### DOCUMENT EXCERPT
The Department for Business and Trade has announced a new trade agreement with Washington state.

The deal, or memorandum of understanding on trade, is the sixth such agreement that’s been made which in total offers UK businesses further opportunities to tap into markets worth £2.2tn.

The memorandum with Washington focuses on aerospace with the State the home of Boeing. Industries minister, Nusrat Ghani, will travel to Seattle shortly to sign the pact and lead 35 UK firms at a joining Boeing and Department for Business and Trade showcase event.

The UK has already signed MoUs with Indiana, North Carolina, South Carolina, Oklahoma and Utah.

Ghani said of the agreement: “Our pact with the state of Washington is a win for the UK, opening a door for our businesses to trade more openly and unlock new opportunities in key sectors.

“Each US state is a massive global market in its own right, and many have economies larger than the GDP of whole countries. By notching up our sixth such deal we’ve surpassed the £2 trillion mark for combined GDP of states who’ve done a deal with the UK, with many more in our sights.”

Read more: Marr: Growing crisis for UK’s exporting industry

“This particular deal will be fantastic for our aerospace industry through investor intros, trade missions, and increasing access to procurement markets. I’m delighted to join Boeing and our handpicked group of innovative UK companies to discuss how Government and industry can work together to create jobs and grow the economy.”

The UK is striking deals with individual States in lieu of a comprehensive trade agreement with the United States – a prize that has long been sought since Brexit. However, US concerns over the Irish border since leaving the EU has put talks on hold.

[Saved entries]

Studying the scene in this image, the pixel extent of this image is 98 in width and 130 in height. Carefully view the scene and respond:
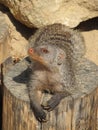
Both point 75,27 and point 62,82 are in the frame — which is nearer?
point 62,82

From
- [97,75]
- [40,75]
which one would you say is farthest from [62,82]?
[97,75]

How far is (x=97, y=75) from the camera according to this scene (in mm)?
4359

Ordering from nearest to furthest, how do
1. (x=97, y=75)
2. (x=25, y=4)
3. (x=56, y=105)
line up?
1. (x=56, y=105)
2. (x=97, y=75)
3. (x=25, y=4)

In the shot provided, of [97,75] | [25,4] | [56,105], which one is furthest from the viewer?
[25,4]

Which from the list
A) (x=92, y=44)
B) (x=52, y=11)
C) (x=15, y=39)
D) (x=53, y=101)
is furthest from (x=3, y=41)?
(x=92, y=44)

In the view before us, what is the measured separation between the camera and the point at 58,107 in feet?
12.7

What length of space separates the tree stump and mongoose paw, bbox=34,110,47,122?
0.04 m

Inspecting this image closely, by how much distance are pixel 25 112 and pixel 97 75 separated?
2.53 ft

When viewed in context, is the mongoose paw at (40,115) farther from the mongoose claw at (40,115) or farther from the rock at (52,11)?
the rock at (52,11)

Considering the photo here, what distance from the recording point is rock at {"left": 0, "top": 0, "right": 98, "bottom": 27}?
5.39 m

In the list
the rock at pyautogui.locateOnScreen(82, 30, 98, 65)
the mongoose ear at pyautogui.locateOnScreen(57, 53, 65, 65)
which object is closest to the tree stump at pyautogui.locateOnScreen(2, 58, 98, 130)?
the mongoose ear at pyautogui.locateOnScreen(57, 53, 65, 65)

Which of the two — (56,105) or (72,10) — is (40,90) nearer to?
(56,105)

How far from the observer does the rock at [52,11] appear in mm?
5395

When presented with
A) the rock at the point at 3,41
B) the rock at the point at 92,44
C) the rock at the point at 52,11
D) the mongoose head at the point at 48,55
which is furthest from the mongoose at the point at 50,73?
the rock at the point at 92,44
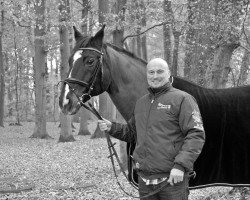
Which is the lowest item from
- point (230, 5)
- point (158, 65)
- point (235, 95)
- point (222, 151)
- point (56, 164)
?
point (56, 164)

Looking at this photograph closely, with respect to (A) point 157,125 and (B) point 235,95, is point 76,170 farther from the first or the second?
(A) point 157,125

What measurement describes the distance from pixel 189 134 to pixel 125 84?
5.35 ft

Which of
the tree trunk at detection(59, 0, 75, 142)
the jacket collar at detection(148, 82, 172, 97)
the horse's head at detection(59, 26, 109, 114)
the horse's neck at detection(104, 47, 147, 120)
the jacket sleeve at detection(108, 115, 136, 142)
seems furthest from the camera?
the tree trunk at detection(59, 0, 75, 142)

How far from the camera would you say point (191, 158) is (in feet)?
10.8

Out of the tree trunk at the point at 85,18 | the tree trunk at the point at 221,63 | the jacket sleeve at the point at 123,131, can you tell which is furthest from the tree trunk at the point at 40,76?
the jacket sleeve at the point at 123,131

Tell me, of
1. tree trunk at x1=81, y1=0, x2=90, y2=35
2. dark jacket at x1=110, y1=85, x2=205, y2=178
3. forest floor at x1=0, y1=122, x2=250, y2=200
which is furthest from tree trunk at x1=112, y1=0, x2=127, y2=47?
dark jacket at x1=110, y1=85, x2=205, y2=178

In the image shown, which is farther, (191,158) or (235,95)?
(235,95)

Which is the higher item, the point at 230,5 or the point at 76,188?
the point at 230,5

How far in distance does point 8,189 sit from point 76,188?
1576 mm

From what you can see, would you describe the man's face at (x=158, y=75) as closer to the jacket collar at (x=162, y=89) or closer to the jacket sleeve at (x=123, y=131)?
the jacket collar at (x=162, y=89)

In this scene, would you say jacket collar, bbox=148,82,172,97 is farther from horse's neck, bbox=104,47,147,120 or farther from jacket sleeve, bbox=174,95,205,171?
horse's neck, bbox=104,47,147,120

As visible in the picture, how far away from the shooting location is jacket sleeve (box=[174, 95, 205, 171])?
3268 millimetres

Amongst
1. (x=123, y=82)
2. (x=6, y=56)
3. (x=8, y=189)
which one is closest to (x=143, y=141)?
(x=123, y=82)

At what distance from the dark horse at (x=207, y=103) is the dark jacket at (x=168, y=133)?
3.54ft
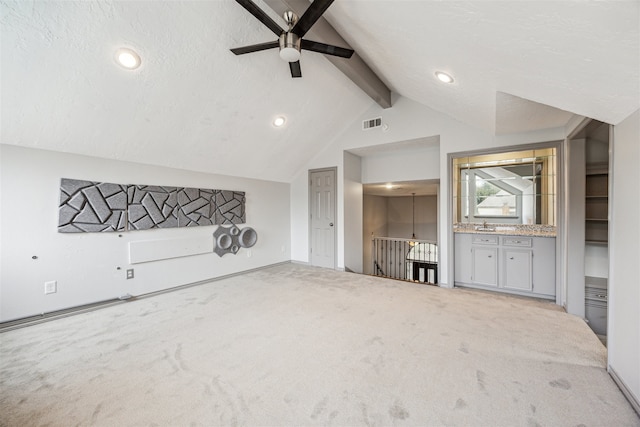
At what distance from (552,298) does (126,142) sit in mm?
5821

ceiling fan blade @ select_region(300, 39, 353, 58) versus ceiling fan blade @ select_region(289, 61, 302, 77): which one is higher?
ceiling fan blade @ select_region(300, 39, 353, 58)

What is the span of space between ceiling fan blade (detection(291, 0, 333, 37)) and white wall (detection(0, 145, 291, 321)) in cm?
277

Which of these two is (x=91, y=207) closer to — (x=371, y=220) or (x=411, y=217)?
(x=371, y=220)

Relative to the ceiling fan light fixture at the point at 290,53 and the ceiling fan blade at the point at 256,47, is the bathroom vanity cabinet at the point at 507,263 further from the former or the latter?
the ceiling fan blade at the point at 256,47

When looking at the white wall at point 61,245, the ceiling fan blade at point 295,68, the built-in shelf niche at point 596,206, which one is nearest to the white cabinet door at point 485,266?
the built-in shelf niche at point 596,206

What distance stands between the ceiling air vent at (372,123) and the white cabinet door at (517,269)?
2890 millimetres

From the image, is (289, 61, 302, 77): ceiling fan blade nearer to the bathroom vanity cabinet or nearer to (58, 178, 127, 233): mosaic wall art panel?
(58, 178, 127, 233): mosaic wall art panel

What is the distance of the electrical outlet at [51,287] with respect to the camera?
2805 mm

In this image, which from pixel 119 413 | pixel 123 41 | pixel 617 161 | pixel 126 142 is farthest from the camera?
pixel 126 142

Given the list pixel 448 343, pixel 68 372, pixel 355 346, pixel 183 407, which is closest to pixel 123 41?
pixel 68 372

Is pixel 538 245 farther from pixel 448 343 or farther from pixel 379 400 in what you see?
pixel 379 400

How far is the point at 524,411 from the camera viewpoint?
5.08ft

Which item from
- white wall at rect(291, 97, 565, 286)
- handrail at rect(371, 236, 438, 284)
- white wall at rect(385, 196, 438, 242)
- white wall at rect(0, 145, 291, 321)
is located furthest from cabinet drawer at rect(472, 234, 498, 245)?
white wall at rect(385, 196, 438, 242)

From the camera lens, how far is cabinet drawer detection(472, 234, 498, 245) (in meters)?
3.77
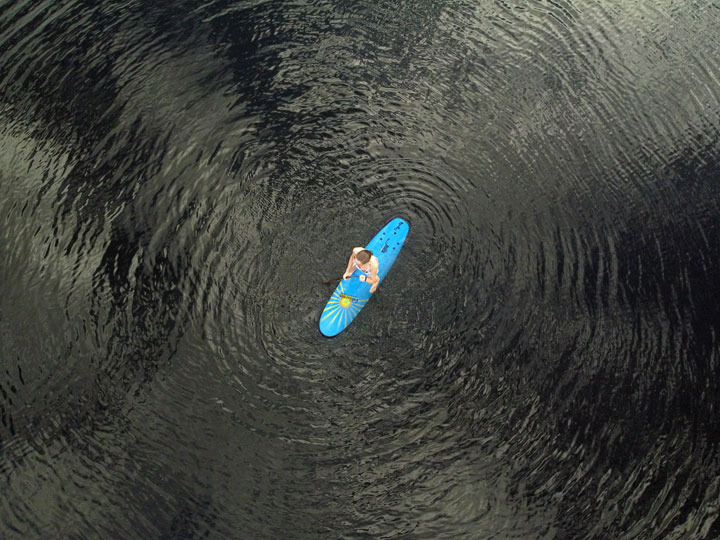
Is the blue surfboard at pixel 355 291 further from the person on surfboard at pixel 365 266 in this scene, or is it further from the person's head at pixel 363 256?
the person's head at pixel 363 256

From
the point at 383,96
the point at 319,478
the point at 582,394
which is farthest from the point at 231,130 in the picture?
the point at 582,394

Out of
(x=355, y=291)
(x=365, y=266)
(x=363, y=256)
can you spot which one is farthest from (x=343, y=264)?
(x=363, y=256)

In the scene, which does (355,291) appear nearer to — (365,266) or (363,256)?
(365,266)

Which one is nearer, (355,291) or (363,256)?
(363,256)

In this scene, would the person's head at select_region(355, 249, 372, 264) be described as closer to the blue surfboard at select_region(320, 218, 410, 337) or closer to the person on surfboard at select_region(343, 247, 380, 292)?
the person on surfboard at select_region(343, 247, 380, 292)

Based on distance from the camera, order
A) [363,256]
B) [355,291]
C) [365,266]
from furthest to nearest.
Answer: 1. [355,291]
2. [365,266]
3. [363,256]

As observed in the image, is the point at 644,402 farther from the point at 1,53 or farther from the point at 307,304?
the point at 1,53
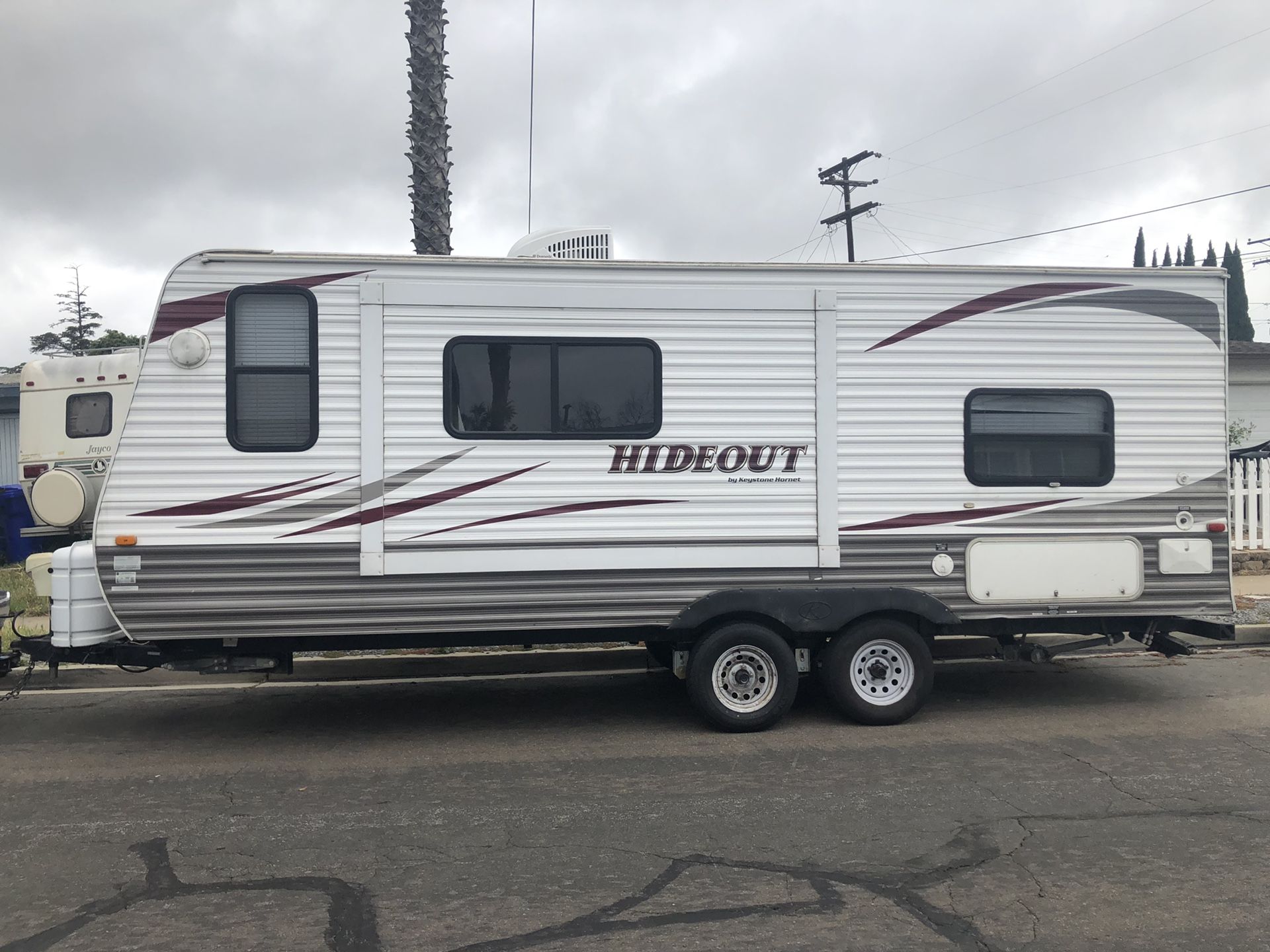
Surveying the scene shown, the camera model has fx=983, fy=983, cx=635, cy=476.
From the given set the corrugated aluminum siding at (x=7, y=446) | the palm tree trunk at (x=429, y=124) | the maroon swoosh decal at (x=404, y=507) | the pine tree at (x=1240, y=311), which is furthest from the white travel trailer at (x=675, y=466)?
the pine tree at (x=1240, y=311)

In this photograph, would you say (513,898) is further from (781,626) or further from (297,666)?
(297,666)

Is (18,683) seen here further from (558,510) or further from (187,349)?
(558,510)

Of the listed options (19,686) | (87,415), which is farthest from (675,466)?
(87,415)

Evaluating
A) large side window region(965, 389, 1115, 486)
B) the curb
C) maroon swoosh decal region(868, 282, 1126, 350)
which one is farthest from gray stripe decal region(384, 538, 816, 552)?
the curb

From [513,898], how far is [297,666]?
4.70m

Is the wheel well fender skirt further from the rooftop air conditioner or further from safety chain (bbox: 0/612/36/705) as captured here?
safety chain (bbox: 0/612/36/705)

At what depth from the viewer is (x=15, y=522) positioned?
49.0 feet

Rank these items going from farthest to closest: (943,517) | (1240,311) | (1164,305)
Result: 1. (1240,311)
2. (1164,305)
3. (943,517)

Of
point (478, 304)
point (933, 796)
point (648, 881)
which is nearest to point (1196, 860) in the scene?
point (933, 796)

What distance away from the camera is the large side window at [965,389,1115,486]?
22.6ft

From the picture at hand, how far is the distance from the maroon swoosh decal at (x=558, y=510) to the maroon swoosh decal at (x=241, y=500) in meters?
0.70

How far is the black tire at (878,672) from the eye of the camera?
6.81 m

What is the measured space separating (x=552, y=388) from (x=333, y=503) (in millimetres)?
1605

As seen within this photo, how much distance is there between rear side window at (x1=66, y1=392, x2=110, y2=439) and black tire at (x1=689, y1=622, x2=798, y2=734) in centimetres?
984
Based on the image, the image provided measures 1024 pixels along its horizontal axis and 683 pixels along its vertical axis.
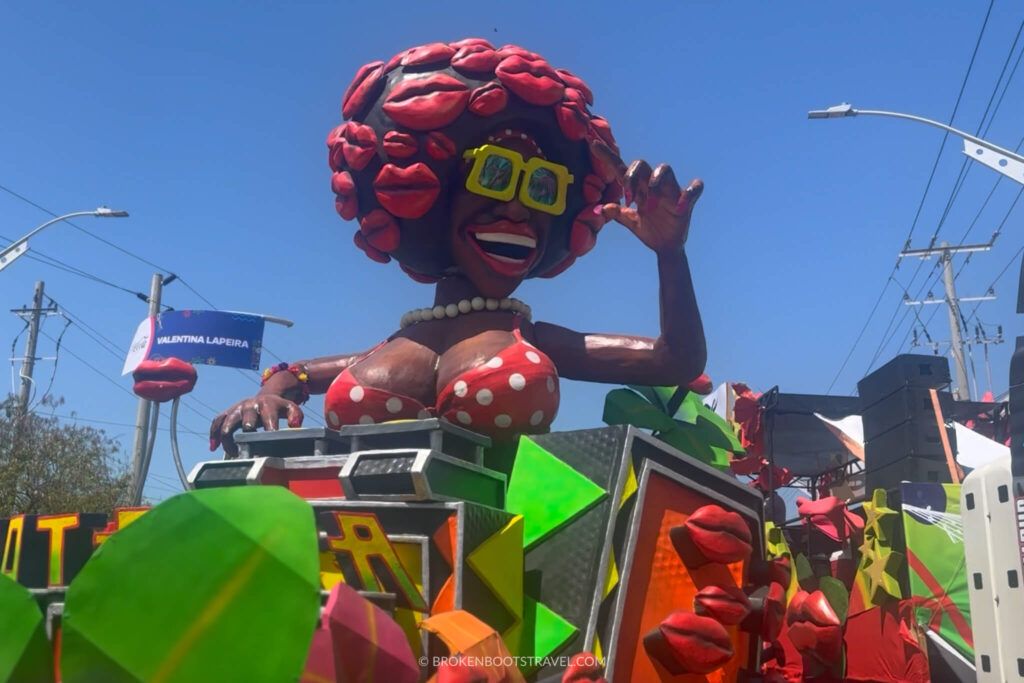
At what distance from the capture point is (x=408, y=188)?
489 centimetres

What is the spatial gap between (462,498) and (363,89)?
2.72m

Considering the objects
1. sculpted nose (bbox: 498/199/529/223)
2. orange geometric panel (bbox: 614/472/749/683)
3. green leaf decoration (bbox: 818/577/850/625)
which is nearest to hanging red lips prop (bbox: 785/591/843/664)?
green leaf decoration (bbox: 818/577/850/625)

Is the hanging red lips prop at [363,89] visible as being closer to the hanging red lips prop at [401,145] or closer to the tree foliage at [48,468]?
the hanging red lips prop at [401,145]

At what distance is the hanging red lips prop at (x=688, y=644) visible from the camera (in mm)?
3754

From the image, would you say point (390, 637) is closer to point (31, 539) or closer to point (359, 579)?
point (359, 579)

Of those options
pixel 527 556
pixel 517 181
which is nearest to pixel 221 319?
pixel 517 181

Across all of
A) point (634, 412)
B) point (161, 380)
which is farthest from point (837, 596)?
point (161, 380)

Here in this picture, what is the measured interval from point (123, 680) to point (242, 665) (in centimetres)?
21

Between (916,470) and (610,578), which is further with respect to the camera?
(916,470)

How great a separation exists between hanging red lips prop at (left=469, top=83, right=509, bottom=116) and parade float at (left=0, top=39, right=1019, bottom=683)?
0.04 ft

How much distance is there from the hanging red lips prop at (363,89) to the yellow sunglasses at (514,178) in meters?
0.72

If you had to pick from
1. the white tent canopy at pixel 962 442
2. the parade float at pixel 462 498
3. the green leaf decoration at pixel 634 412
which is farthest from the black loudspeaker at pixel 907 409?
the green leaf decoration at pixel 634 412

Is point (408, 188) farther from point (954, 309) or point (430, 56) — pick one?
point (954, 309)

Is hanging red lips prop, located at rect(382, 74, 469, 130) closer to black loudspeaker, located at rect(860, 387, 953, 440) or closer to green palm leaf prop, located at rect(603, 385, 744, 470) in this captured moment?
green palm leaf prop, located at rect(603, 385, 744, 470)
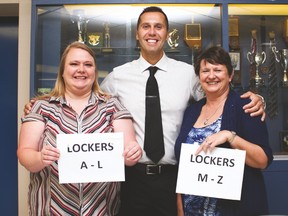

### REQUIRED TASKS
#1 From the trade agreement article, extract the passage starting at "The memorandum with" and ending at "Oklahoma and Utah.".
#2 In the trade agreement article, which industry is the memorandum with Washington focused on?
The records are separate material and are not part of the article.

### ANSWERS TO EACH TASK
#1
The memorandum with Washington focuses on aerospace with the State the home of Boeing. Industries minister, Nusrat Ghani, will travel to Seattle shortly to sign the pact and lead 35 UK firms at a joining Boeing and Department for Business and Trade showcase event.

The UK has already signed MoUs with Indiana, North Carolina, South Carolina, Oklahoma and Utah.

#2 Aerospace.